Por lo que se sabe, los familiares y amigos de Rodrigo aseguran que fue detenido por elementos de seguridad de la UNAM y llevado a una camioneta, donde le propinaron una golpiza. Además de él, otras dos personas también habrían sido agredidas por los mismos motivos. Lo más alarmante es que Rodrigo falleció en ese momento, y su familia no fue alertada hasta varias horas después, cuando la Fiscalía de la Ciudad de México confirmó el incidente.
Este tipo de violencias en eventos deportivos son un recordatorio doloroso de los problemas que enfrenta el ambiente del fútbol en México, donde la seguridad y el bienestar de los aficionados deben ser prioridad.
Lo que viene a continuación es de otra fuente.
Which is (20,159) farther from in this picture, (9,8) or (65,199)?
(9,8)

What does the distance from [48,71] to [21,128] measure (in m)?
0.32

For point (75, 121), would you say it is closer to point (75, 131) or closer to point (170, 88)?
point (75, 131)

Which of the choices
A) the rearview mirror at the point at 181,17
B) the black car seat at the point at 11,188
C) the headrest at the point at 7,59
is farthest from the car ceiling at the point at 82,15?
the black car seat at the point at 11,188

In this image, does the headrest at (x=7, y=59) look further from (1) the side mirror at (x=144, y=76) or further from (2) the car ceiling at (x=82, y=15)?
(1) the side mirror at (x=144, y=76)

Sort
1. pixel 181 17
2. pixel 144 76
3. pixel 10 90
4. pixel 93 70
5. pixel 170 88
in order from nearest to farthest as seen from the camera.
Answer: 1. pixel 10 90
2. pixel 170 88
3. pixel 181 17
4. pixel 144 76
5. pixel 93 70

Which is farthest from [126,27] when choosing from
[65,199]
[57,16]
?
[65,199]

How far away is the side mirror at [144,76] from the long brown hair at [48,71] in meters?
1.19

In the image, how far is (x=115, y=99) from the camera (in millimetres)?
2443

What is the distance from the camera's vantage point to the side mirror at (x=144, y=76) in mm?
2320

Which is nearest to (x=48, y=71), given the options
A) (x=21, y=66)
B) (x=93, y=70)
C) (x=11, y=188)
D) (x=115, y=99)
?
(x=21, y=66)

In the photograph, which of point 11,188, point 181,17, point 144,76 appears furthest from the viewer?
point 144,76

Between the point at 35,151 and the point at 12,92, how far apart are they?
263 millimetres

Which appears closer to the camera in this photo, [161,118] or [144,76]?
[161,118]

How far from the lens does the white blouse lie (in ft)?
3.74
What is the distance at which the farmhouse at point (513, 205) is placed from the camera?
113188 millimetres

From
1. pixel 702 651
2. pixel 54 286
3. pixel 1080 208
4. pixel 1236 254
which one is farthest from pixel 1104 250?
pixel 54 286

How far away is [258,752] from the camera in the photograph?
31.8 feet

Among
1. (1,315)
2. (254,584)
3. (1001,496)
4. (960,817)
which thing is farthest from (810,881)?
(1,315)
Este caso está generando indignación y llama la atención sobre la necesidad de mejorar las medidas de seguridad y los protocolos en los estadios para evitar que situaciones así se repitan.
Es una situación muy seria que no solo afecta a la familia de Rodrigo, sino que también pone en evidencia una problemática mayor en el ámbito del deporte y la seguridad pública en el país.